The UN Food and Agriculture Organisation sees the current wave of price rises as being even more dangerous than that of 2007/2008, threatening food shortages and popular unrest at least as severe as three years ago. The surge in the cost of flour, sugar and other primary foodstuffs in Tunisia and Algeria -added to a context of growing unemployment - has led to rioting and protest that have brought dozens of deaths and profound political instability. Today, however, we know that these crises are not caused by natural factors, but are the outcome of cynical speculative market manipulations and commercial manoeuvres.
The vast fires in Russia, the flooding in Australia and the drought in Argentina are officially cited as the causes of the present food crisis: crops destroyed, plummeting supply and rocketing prices. But numerous investigations and analyses of the crisis three years ago have amply proved that such natural factors are basically excuses wheeled out to justify to public opinion certain phenomena which are in fact artificially engineered.
In the summer of 2009, after a year of research, the ‘Levin-Coburn Report' ordered by the permanent investigative commission of the US Senate demonstrated that rise in food prices in the 2007/2008 had not been connected with the scarcity of food reserves provoked by natural factors, nor with problems in the supply chain: it had been caused by unprincipled financial speculative activities.
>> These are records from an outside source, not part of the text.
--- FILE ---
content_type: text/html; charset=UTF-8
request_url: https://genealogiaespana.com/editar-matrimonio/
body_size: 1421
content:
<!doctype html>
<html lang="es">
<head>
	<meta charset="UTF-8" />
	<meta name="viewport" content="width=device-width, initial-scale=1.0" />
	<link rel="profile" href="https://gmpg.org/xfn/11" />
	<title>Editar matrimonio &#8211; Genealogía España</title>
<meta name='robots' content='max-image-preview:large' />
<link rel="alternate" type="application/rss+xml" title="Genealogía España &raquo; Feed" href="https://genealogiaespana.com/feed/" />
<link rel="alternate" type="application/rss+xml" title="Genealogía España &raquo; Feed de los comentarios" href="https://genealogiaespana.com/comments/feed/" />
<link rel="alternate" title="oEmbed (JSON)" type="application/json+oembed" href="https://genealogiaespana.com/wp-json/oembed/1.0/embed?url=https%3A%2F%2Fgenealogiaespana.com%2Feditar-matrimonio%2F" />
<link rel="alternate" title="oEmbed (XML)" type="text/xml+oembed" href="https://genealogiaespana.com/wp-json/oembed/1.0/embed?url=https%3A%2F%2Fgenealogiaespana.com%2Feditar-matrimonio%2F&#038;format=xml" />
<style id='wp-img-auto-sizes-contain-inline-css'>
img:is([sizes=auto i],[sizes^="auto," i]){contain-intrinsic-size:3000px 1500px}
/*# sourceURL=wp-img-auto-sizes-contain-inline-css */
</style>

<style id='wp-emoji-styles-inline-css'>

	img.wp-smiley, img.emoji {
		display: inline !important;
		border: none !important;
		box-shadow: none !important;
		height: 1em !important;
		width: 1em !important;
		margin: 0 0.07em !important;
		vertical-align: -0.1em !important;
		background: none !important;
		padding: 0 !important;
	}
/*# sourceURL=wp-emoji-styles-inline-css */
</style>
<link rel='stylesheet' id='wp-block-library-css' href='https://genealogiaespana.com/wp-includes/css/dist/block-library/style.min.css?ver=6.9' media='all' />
The following year, in the summer of 2010, the prestigious American magazine Harper's Bazaar published a detailed enquiry under the title "The food bubble: how Wall St. made millions of people go hungry and got away with it". The article described in great detail the speculative investment funds set up by Goldman Sachs together with strategists from US multinational food groups like Cargill and CanAgra, and how billions of dollars in profits had been made out of famine and popular uprisings.
Further research and study in fact revealed that the world food price crisis of 2007/2008 was not only caused by financial speculation but also by commercial strategies aimed at promoting American GMOs in developing countries: once the crisis and the scare had passed, American corporations active in this sector made huge profits promoting and selling their genetically modified seeds as solutions to the problem of stable food supplies.
This strategy was implemented with the support of the government in Washington, thanks to pressure from the powerful American food and agricultural lobby. One of the WikiLeaks cablegrams documents the pressure exerted on African governments by the US Department of State, urging them to "accept genetically modified food imports and the cultivation of genetically modified seeds."
Last Monday the Italian Foreign Minister Franco Frattini declared that the ‘bread revolts' in Tunisia and Algeria are "the result of global speculation focused on the price of food materials". These words undoubtedly reveal the Berlusconi government's desire to absolve its ‘friends' governing Tunisia and Algeria of any responsibility, but - given the precedents of the recent past - there may well be some truth in the affirmation.